Alberto Augusto Miranda, já com uma vasta obra publicada, não mediático nos ecrãs pagos pelo contribuinte, insubmisso a grupos e instituições, a ordens e horários, a confecções de estar e ser, fazendo, e só, o que lhe dá na real gana, dirige actualmente as edições TEMA, já com mais de duas dezenas de títulos, na sua maior parte de qualidade, de autores nacionais e estrangeiros. Por outras andanças tem ampliado o seu currículo, sem nisso pensar, pois move-o o prazer que desfruta das coisas em que se mete. Ora é poeta, ora é ficcionista, ora é pianista, ora é crítico e ensaísta , ora é docente, ora é actor, ora é simplesmente exímio conversador. Sempre indiferente às portas que poderiam ser abertas pelo seu Curso Superior de Literaturas Modernas, pelo seu Curso Superior do Conservatório de Música, pela sua capacidade de trabalho, pela sua inteligência apurada e isenta, pela sua bem assimilada cultura. Alberto Augusto Miranda é livre como o vento, um romântico, não na forma, nem no sentimentalismo, mas nos sentimentos e na liberdade insubmissa, no arrebatamento nos nacos de felicidade que procura, porque eles são a vida.

··········

## TAREFAS A REALIZAR:
• A. De acordo com o texto, que edições dirige actualmente Alberto Augusto Miranda?
• B. Indique se cada afirmação está de acordo com o texto, respondendo sim ou não e citando as palavras decisivas: (i) Alberto Augusto Miranda tem um Curso Superior do Conservatório de Música. (ii) As edições que dirige publicam apenas autores nacionais. (iii) É descrito como um romântico na forma.

··········

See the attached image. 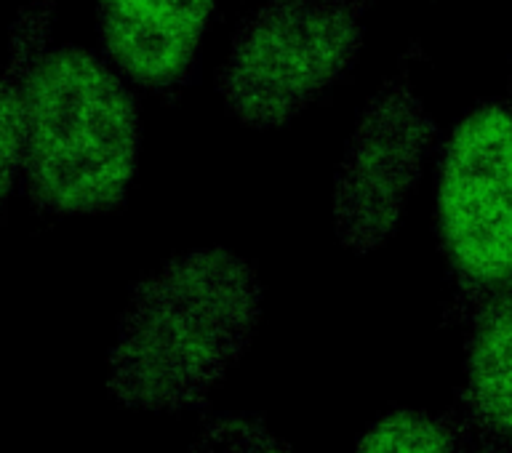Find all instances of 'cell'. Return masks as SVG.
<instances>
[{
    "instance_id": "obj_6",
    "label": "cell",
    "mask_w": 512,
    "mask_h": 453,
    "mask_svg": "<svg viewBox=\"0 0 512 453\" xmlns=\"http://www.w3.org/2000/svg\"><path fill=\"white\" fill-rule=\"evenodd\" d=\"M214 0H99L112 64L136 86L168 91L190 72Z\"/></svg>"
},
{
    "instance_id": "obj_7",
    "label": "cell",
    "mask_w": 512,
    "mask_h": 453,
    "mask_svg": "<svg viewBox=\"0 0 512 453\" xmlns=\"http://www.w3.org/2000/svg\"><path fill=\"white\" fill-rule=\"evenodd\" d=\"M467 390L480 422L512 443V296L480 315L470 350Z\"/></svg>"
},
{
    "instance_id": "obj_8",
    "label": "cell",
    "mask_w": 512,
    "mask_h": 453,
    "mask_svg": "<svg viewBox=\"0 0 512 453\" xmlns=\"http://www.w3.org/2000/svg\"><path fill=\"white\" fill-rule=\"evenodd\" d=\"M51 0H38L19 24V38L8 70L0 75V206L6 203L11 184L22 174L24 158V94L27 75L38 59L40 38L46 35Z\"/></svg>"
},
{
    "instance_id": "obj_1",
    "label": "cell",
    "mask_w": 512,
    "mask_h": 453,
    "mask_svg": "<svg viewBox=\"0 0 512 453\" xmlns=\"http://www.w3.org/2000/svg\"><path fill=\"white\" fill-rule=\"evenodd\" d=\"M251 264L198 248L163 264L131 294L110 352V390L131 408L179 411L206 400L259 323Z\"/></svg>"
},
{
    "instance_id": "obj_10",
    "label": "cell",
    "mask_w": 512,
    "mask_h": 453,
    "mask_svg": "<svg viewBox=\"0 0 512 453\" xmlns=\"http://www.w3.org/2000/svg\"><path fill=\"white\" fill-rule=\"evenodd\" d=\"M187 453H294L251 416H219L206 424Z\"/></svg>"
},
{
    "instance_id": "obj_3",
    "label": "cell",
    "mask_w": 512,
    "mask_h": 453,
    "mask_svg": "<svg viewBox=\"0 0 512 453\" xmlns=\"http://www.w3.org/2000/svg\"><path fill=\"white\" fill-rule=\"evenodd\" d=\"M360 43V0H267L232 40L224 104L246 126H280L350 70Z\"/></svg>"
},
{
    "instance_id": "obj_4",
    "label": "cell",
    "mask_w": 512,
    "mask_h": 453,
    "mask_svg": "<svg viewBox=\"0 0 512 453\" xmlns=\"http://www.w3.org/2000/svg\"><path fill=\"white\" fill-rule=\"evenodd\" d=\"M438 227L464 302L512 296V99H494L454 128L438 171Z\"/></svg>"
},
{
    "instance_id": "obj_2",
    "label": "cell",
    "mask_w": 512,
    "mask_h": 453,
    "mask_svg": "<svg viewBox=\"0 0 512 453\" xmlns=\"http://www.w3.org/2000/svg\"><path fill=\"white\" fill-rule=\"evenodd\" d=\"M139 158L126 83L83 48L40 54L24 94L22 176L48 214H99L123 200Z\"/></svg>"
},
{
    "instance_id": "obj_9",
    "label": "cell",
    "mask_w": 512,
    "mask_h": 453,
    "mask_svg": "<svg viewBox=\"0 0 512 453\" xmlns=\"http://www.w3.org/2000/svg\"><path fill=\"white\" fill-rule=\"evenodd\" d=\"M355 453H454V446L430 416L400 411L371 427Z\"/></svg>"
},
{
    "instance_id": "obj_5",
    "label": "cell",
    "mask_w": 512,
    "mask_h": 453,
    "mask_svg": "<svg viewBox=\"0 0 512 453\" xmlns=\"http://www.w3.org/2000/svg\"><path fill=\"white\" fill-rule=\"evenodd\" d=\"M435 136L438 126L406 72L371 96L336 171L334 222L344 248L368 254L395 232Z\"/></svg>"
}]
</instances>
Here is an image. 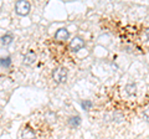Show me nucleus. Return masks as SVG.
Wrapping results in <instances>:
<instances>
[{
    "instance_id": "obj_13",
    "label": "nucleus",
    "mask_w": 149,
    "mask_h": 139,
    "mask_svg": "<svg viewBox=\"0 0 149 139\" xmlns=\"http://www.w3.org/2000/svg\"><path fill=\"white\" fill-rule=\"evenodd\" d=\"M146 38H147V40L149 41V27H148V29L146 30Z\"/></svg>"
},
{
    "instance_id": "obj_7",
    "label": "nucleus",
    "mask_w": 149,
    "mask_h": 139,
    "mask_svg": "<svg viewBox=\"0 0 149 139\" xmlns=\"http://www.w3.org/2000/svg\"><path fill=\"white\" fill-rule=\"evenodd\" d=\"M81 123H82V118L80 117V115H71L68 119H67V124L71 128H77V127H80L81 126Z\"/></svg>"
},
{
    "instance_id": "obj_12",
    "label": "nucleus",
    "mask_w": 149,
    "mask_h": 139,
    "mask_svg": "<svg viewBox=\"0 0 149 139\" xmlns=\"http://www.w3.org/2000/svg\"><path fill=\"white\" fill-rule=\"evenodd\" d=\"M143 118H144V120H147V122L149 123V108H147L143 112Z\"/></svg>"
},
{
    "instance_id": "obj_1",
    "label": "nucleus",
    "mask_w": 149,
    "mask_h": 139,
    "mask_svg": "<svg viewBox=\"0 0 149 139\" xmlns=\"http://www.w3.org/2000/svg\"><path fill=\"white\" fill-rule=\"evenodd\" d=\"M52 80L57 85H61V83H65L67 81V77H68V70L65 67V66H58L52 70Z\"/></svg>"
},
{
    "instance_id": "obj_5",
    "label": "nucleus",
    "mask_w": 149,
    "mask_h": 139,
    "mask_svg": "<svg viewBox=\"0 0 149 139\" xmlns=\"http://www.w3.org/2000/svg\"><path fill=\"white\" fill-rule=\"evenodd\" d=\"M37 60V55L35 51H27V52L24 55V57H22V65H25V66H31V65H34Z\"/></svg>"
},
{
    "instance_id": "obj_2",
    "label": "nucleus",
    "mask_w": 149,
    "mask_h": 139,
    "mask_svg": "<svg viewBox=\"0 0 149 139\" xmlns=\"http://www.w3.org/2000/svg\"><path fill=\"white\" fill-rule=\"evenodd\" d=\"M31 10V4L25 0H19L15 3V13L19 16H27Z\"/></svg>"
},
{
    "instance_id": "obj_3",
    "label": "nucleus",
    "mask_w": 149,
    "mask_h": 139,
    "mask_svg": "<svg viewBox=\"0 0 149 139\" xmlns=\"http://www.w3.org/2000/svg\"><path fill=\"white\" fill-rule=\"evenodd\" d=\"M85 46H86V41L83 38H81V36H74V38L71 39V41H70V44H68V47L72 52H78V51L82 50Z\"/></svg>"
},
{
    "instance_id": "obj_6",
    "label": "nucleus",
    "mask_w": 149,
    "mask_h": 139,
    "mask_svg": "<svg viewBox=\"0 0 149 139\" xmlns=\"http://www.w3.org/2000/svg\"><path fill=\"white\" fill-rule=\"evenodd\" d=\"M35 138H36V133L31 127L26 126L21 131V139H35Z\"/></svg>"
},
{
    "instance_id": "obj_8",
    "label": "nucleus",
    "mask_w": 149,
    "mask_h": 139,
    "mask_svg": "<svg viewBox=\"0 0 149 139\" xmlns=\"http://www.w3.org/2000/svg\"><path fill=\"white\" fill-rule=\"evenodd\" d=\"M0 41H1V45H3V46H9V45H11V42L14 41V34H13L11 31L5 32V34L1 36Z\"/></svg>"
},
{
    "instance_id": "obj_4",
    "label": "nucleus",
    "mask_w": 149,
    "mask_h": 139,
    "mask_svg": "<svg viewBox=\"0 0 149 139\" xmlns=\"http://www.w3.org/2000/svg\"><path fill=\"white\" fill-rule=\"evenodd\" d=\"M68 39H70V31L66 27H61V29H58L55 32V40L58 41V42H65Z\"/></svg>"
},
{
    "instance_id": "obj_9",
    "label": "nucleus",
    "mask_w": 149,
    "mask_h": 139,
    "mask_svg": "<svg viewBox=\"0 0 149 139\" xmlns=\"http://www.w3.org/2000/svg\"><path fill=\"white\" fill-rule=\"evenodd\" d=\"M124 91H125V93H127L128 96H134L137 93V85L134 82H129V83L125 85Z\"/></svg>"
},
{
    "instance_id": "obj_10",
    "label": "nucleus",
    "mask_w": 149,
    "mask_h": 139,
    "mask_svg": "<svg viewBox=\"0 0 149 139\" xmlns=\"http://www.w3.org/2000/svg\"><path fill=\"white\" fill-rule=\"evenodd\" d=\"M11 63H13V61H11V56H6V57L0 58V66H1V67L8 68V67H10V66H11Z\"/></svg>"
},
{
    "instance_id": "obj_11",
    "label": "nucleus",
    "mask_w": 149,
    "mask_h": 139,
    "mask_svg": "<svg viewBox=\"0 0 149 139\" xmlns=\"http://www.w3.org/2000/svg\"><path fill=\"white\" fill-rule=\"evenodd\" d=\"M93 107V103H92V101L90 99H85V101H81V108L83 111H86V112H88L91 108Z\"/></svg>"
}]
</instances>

··········

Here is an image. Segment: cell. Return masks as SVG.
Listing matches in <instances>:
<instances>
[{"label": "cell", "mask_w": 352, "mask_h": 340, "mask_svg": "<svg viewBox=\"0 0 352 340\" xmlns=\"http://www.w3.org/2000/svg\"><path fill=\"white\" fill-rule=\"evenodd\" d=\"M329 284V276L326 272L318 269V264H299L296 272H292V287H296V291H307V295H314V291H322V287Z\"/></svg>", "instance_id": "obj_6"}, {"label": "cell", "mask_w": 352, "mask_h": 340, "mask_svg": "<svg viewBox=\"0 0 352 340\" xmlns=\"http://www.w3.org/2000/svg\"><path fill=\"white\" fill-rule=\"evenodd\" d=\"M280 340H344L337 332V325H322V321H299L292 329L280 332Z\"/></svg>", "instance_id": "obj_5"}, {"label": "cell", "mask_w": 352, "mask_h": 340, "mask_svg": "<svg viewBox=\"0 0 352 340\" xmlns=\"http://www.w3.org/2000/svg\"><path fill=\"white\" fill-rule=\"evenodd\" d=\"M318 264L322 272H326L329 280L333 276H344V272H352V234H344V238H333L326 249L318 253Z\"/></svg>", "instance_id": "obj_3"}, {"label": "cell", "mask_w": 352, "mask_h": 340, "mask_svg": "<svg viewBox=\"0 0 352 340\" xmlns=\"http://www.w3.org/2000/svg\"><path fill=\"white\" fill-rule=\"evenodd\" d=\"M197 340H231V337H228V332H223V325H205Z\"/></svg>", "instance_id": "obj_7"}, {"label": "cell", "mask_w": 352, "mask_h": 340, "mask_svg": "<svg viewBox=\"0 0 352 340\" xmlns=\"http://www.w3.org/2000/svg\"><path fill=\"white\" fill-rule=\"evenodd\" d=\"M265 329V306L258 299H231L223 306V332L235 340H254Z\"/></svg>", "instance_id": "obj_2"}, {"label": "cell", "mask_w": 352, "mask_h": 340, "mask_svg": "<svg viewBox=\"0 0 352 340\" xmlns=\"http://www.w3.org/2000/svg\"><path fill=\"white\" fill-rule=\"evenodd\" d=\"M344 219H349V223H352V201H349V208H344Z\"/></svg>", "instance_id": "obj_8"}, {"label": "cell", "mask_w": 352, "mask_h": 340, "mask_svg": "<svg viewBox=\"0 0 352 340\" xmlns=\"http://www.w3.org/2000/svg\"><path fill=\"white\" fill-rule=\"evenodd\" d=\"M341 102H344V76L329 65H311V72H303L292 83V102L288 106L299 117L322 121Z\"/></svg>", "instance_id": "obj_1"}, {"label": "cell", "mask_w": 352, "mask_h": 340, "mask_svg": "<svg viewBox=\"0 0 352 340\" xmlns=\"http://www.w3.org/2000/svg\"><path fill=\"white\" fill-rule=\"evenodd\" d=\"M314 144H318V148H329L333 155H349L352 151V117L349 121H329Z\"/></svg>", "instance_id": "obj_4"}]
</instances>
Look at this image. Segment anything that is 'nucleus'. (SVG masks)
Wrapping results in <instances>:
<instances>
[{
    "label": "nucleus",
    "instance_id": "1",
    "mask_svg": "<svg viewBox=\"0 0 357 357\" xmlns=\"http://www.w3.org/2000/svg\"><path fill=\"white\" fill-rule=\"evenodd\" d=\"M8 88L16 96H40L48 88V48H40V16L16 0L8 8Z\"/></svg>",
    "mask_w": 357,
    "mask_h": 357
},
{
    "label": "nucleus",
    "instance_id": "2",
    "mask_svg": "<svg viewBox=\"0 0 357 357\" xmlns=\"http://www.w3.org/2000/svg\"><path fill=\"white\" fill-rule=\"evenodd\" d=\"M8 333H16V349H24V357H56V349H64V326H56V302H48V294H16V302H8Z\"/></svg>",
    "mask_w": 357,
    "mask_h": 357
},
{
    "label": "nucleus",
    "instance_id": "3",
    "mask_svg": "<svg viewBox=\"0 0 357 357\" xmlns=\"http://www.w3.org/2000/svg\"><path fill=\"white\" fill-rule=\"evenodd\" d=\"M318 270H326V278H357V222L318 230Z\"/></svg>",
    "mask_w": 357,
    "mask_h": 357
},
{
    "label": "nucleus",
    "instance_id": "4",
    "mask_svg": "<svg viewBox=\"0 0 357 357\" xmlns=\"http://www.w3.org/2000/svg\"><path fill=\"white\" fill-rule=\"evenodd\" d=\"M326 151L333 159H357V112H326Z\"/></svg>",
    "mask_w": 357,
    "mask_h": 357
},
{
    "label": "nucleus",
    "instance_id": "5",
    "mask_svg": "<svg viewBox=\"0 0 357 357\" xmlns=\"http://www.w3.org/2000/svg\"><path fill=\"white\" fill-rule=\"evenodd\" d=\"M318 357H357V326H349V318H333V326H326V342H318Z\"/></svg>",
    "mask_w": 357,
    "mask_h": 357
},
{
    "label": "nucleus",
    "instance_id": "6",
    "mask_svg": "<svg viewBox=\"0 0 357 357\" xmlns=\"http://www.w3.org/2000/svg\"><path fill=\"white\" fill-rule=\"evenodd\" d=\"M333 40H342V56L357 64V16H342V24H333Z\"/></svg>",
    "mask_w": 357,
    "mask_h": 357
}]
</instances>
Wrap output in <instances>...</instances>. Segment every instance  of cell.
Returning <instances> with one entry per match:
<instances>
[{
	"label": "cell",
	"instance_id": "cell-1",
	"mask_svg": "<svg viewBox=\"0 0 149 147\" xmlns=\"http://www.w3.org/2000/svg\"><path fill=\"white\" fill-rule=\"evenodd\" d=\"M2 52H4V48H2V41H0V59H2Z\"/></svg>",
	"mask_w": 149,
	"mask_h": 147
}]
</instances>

··········

## RESPOSTAS ÀS TAREFAS:
• A. As edições TEMA.

• B.
(i) Sim: «pelo seu Curso Superior do Conservatório de Música».
(ii) Não: «de autores nacionais e estrangeiros».
(iii) Não: «um romântico, não na forma».